Work to complete
1. Copy the stretch of the expat comment thread from "Ok so Lauren, obviously" through "pesos of childcare." word for word.
2. Summarize the expat comment thread in two sentences.
3. Go on writing the expat comment thread from the point where it stops.

Exercise passage

I really don't find a single country has escaped completely unscathed.
One word: Canada. Ok, maybe not completely unscathed, but expanding, even booming in a time when others were collapsing. Canada has been in an economic boom the past few years, we weren't reallly even affected. Our dollar has been on par or above USD for the past 5 years, it recently slipped to below par a few days ago and there was panic in the country, and only now are the banks getting worried about people taking on too much personal debt load. However, Alberta is still booming. They are desperate. Pipelines are already at capacity and they need to build more and now. My husband works in Oil & Gas. He has his Canadian permanent residency. Any logic would tell you this is the place we should go.
The people know are my friends here, or at least people I trust and respect and vice versa and don't start trying to give me a wake up call scare tactic by throwing prices at me in pesos about the horrors of childcare because I evidently must be that naive know better! If anything, they "get it" and can empathize better than people (locals or expats alike) who only recognize a Yanqui accent and presume that I'm in for a nasty shock one day because I evidently am enjoying a privileged lifestyle here that means I've been living here more than 4 years and haven't taken notice that Argentina in 2009 doesn't resemble Argentina in 2013.
Ok so Lauren, obviously I made the mistake of pissing off a pregnant woman on a hot day. And by your definition we could not be friends. Obviously you don't trust me.
A shame, because frankly you ARE me with a few years lag. American educated, Masters' degree holding North Americans with our Argentine husbands and our first borns. You live in a similar barrio, sounds like you have a similar lifestyle. And I'm sure our similarities do not end there somehow. But you know, forget all that because I dared talk about the prices in pesos of childcare.

Dataset extract
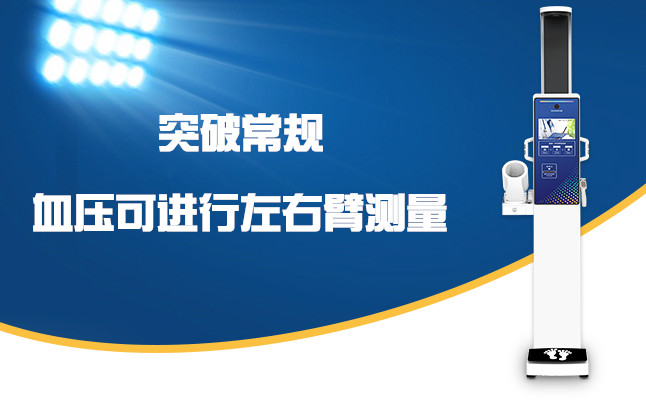 ̫���ɼ���61999(�й�)�����޹�˾�Ƽ�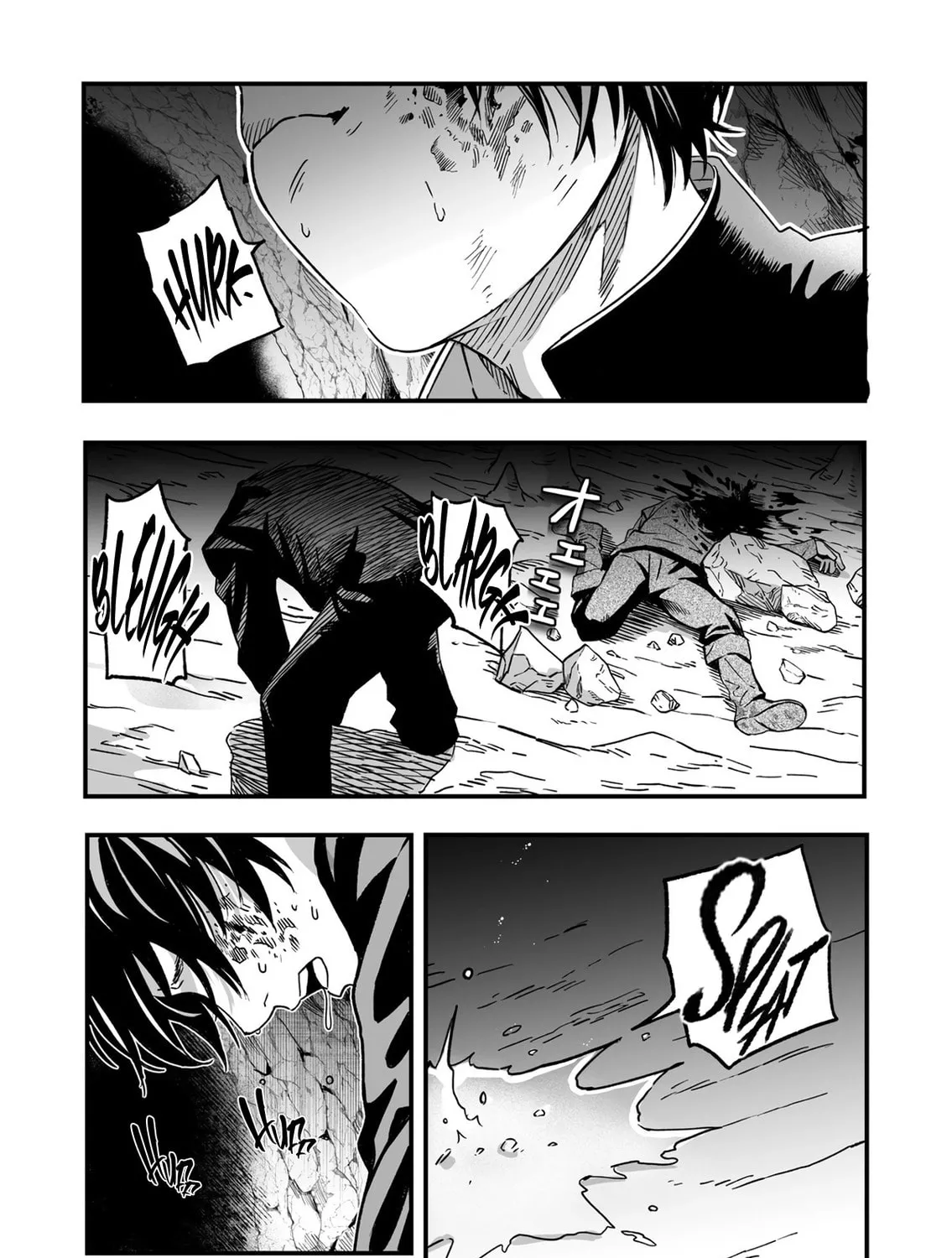 In a World Where Levels Rule Chapter 2 page 55 - 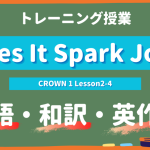 Does-It-Spark-Joy-CROWN-1-Lesson2-4-practice
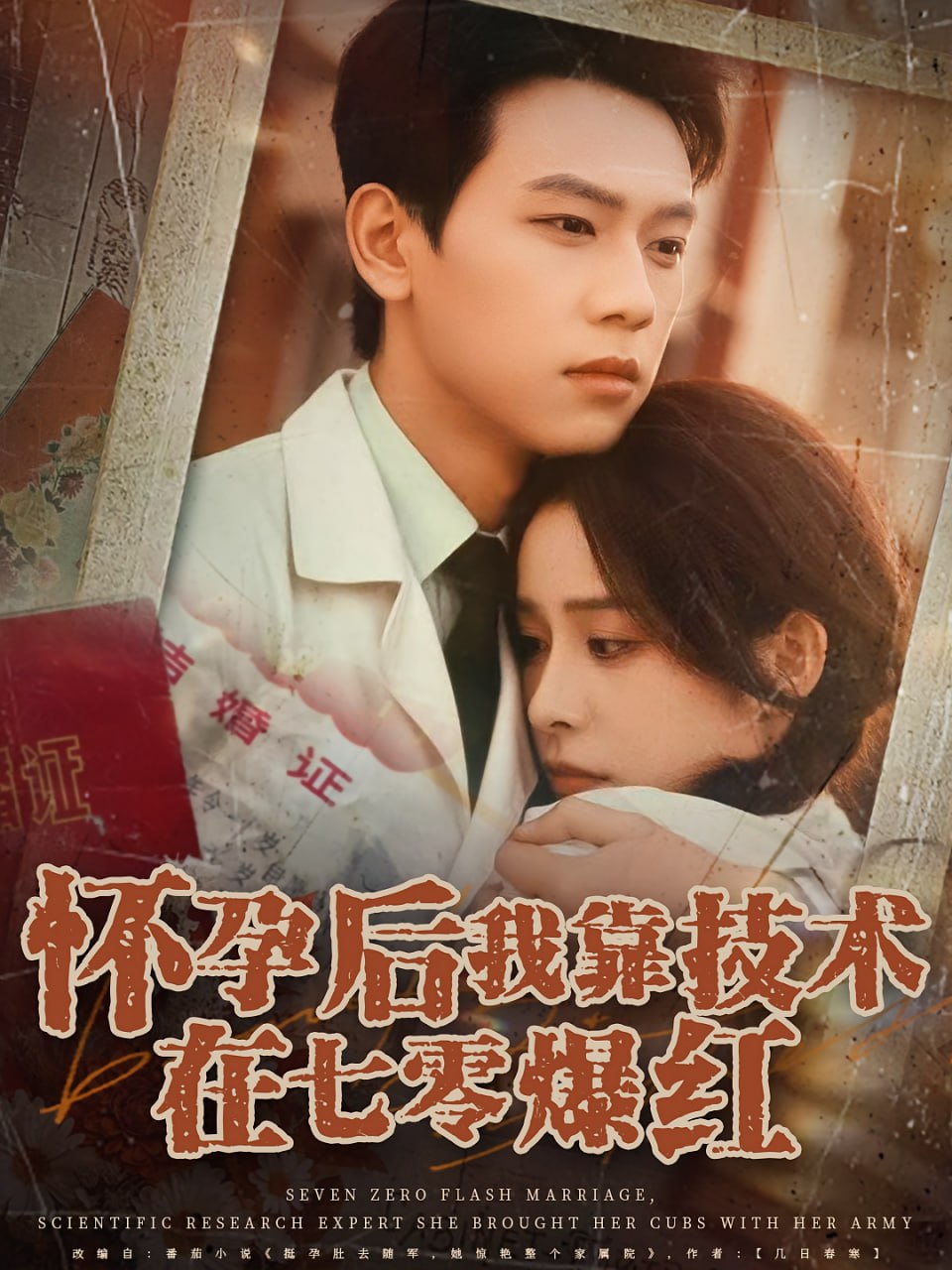 怀孕后我靠技术在七零爆红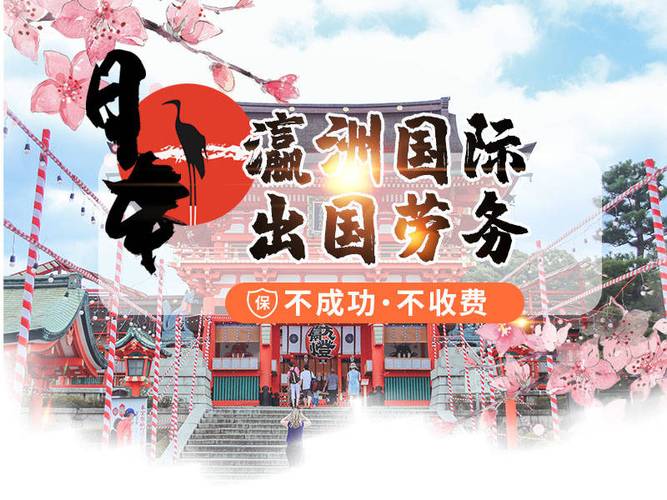 怎么选择适合自身需求的出国劳务服务机构 怎么选择适合自身需求的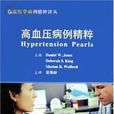 高血压病例精粹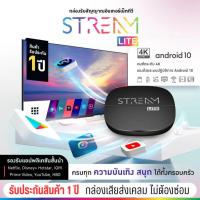 ราคา Gmmz Stream lite กล่องรับสัญญาณอินเทอร์เน็ตทีวี (Android10 Ultra 4K) โดยไม่ต้องมีจานรับหรือเสาอากาศ (28600811135)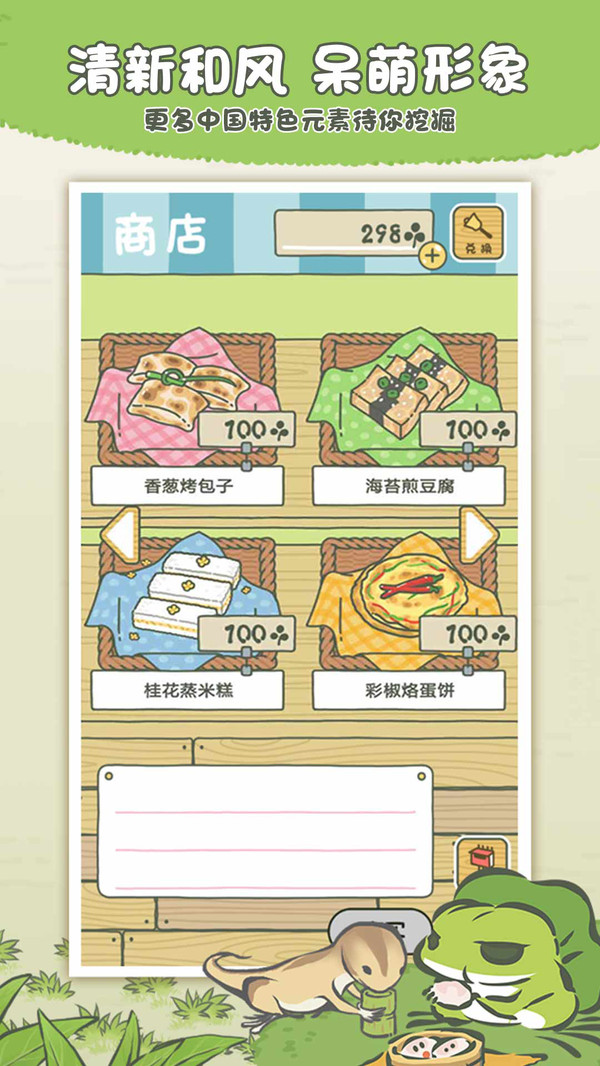 旅行青蛙中国之旅app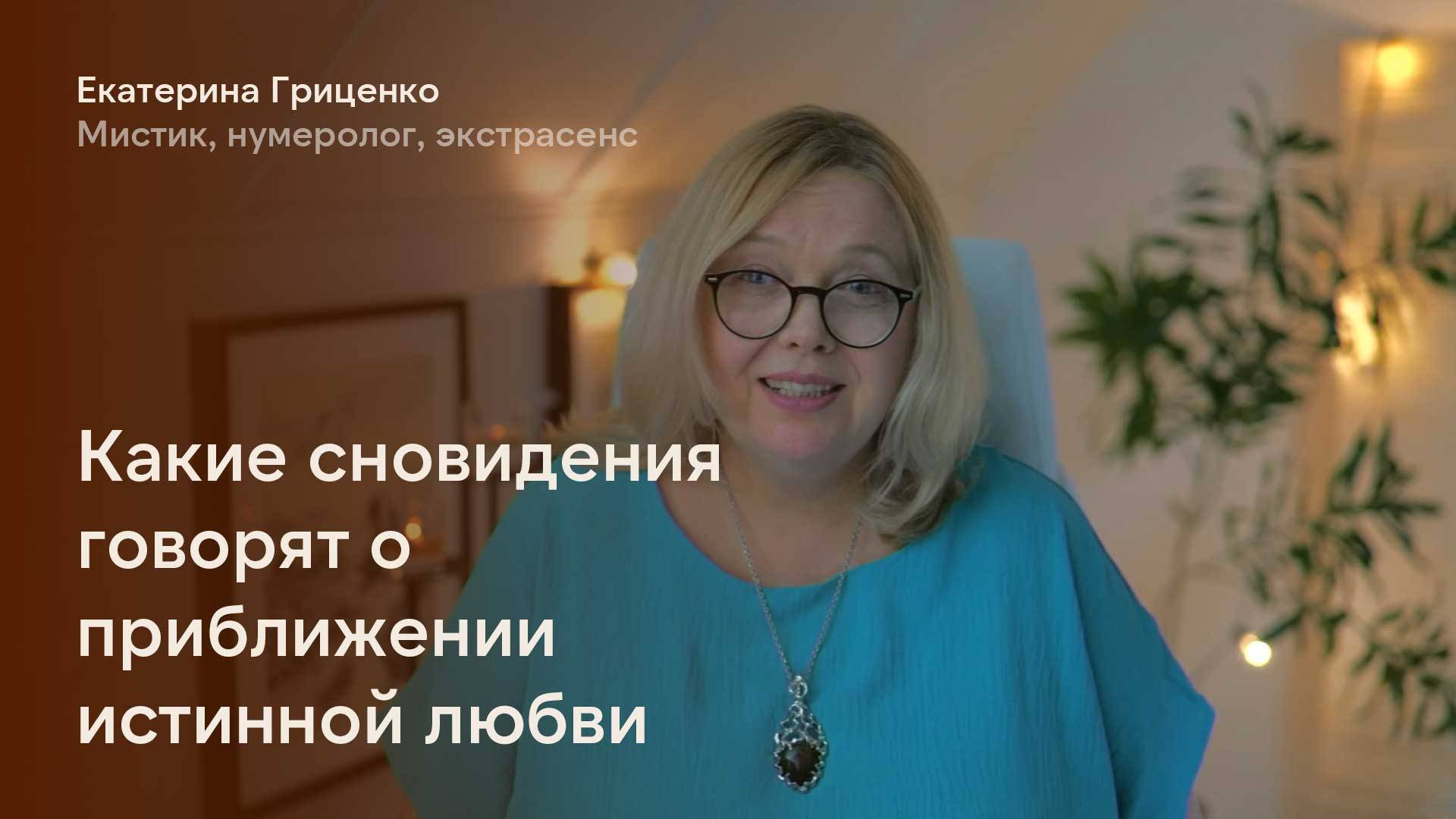 Сны - предвестники любви
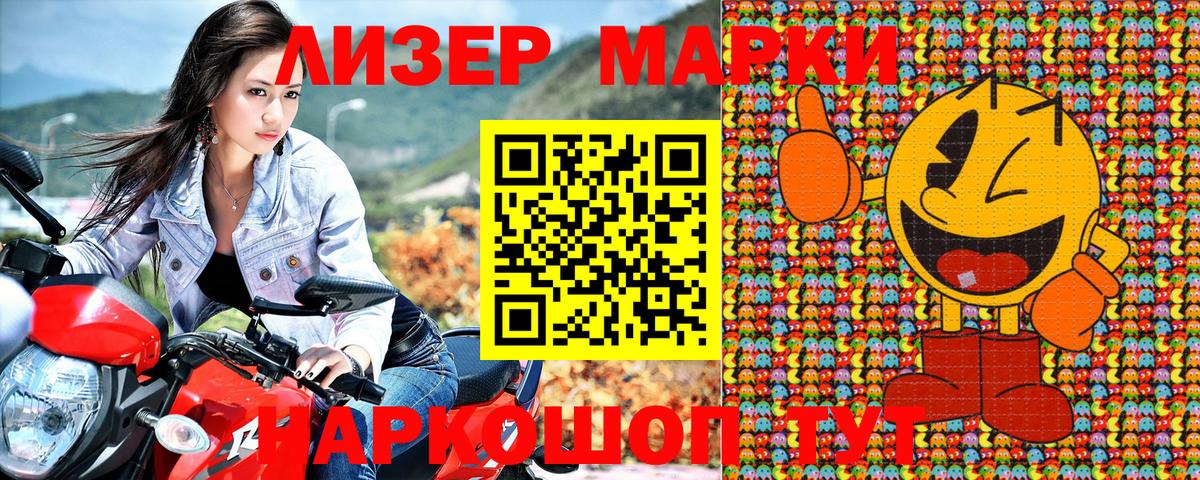 Марки N-bome 1,5мг Ставрополь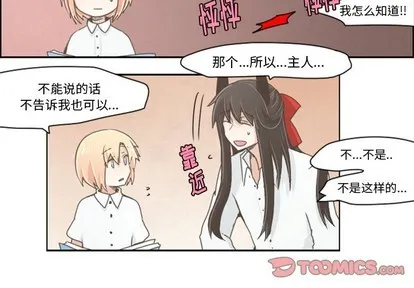 第19话 第4页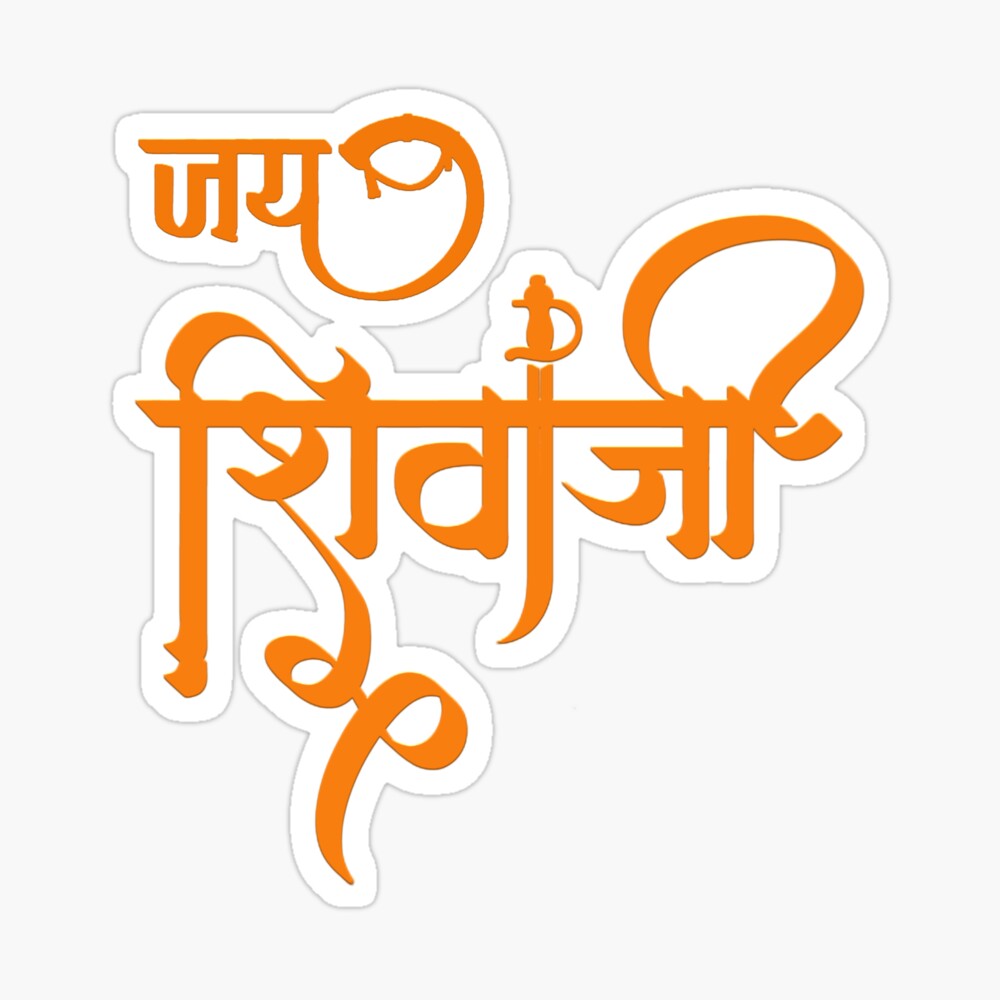 Nicknames for Jaibhavani: 🚩JAI BHAVANI🚩, Jai Bhavani, जय भवानी, Jai# Bhavani🚩🚩, 🚩Jai Bhavani🙏🔱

Responses to the tasks
1.
Ok so Lauren, obviously I made the mistake of pissing off a pregnant woman on a hot day. And by your definition we could not be friends. Obviously you don't trust me.
A shame, because frankly you ARE me with a few years lag. American educated, Masters' degree holding North Americans with our Argentine husbands and our first borns. You live in a similar barrio, sounds like you have a similar lifestyle. And I'm sure our similarities do not end there somehow. But you know, forget all that because I dared talk about the prices in pesos of childcare.

2. One commenter names Canada as a country that kept expanding while others collapsed, pointing to Alberta's oil boom and noting that their husband works in oil and gas and holds Canadian permanent residency. Another commenter in Argentina resents being warned with childcare prices in pesos, and a reply to Lauren regrets that mentioning those prices ruled out friendship despite their similar backgrounds and lifestyles.

3.
I wasn't really posting anything to you as ADVICE. I was accounting my experience. Advice would have been This is how it is, this is what to do. The only advice I can really derive from my post that I gave to you was to start budgeting for your child's daycare now -- and you took offense to this. You took offense to someone giving you the head's up on the cost of daycare. Do you realise how ridiculous that seems? I too hated hearing the costs (especially back home) because I didn't really want to start thinking about that. But I didn't take offense when someone told me!
I told you what I was experiencing and told you that since having the baby and realising the forthcoming expenses on flights home are just a few months around the corner I've decided this is not the place for me and my family in the longterm.
Did I advise you to pack your bags and get on a plane? No. Did I advise you to get out. No.
All I said was that I too once viewed staying here as a choice, and now after having kids I've realised that what was once a personal choice for me alone has come to involve many other lives -- my child's, his grandparents, his aunts and uncles, his cousins -- here, in Canada, and in Spain where the other half of our Argentine family live. On a pesos income that means 2/3 of our family is becoming inaccessible.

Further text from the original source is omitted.